Medical tools are getting smaller as researchers push drug delivery toward more precise treatments. (iStock)

Rice-sized robot could make brain surgery safer, less invasive

How the microrobot directed by magnets works

The robot sits inside a capsule that surgeons guide with magnetic fields. They run you with a handheld controller that’s familiar and intuitive. Surrounding the patient are six electromagnetic coils. Each coil generates a magnetic force that can push or pull the capsule in any direction.

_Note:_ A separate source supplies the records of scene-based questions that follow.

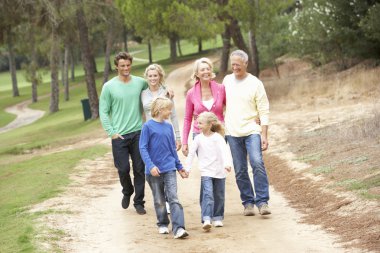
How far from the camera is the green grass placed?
9.18m

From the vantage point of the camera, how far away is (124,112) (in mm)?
10242

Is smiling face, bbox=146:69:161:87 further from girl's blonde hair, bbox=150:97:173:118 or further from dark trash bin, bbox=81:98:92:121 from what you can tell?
dark trash bin, bbox=81:98:92:121

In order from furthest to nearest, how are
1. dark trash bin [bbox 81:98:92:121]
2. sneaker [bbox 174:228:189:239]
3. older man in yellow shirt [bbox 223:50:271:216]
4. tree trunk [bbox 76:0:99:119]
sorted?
dark trash bin [bbox 81:98:92:121] → tree trunk [bbox 76:0:99:119] → older man in yellow shirt [bbox 223:50:271:216] → sneaker [bbox 174:228:189:239]

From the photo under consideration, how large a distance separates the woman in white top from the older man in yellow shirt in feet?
2.63

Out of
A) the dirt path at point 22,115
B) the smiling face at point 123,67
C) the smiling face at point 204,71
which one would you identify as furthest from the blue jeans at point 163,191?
the dirt path at point 22,115

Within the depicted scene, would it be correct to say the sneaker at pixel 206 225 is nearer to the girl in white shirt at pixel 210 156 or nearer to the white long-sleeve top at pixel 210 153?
the girl in white shirt at pixel 210 156

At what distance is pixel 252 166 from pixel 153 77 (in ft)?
5.95

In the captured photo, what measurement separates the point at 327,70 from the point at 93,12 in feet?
52.0

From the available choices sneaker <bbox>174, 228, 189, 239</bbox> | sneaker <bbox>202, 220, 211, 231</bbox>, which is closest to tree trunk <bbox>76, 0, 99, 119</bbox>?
sneaker <bbox>202, 220, 211, 231</bbox>

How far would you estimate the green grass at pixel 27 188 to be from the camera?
30.1ft

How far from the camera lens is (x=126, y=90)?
10.2m

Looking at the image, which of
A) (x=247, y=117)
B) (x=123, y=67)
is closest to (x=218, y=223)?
(x=247, y=117)

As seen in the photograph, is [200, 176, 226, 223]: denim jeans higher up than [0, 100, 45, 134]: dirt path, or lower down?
higher up

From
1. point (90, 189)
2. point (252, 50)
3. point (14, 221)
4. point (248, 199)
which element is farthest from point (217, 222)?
point (252, 50)
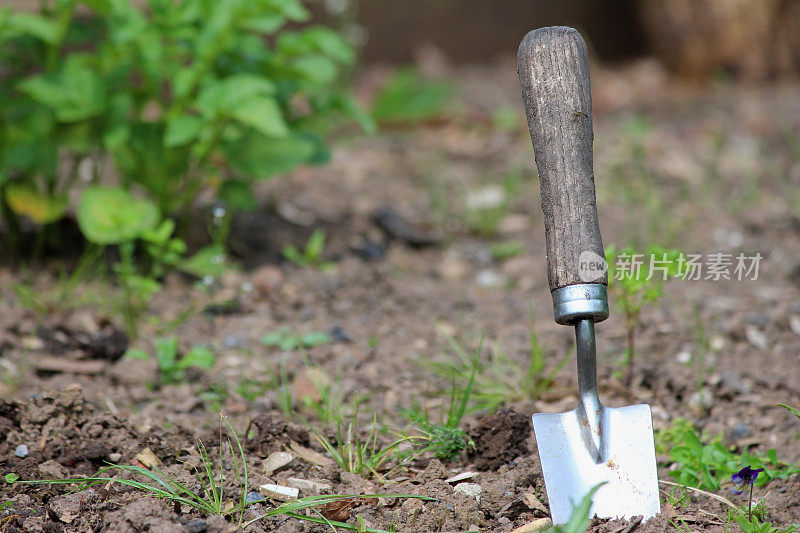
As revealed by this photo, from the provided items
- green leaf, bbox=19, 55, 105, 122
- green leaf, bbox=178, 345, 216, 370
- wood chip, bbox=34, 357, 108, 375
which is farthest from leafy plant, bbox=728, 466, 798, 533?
green leaf, bbox=19, 55, 105, 122

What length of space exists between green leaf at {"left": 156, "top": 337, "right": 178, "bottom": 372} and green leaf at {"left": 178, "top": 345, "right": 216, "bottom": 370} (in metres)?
0.03

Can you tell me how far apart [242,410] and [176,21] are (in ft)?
3.85

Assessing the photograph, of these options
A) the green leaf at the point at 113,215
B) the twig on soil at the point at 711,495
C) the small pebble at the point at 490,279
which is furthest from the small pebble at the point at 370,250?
the twig on soil at the point at 711,495

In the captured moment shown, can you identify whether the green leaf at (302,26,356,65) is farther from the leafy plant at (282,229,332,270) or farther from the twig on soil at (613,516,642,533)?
the twig on soil at (613,516,642,533)

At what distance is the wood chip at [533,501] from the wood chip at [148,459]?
0.75m

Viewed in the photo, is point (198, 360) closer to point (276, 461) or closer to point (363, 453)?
point (276, 461)

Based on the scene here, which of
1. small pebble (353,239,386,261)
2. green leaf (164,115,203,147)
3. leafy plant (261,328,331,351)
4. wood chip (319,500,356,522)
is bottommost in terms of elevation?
wood chip (319,500,356,522)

By combining the fields, surgeons can navigate through blood vessels or cerebrospinal fluid with precision. The magnetic force is strong enough to move the capsule even against the blood flow. This control allows the robot to reach places that most tools cannot safely access.

The capsule is made from safe materials used in other medical devices such as tantalum, which gives it visibility in X-rays. It also contains iron oxide nanoparticles developed at ETH Zurich. These particles respond to the magnets and help the capsule move. The gelatin binds the nanoparticles, metal and drug.

When the capsule reaches its target, surgeons can dissolve it on command. Doctors track every movement in real time with X-ray images.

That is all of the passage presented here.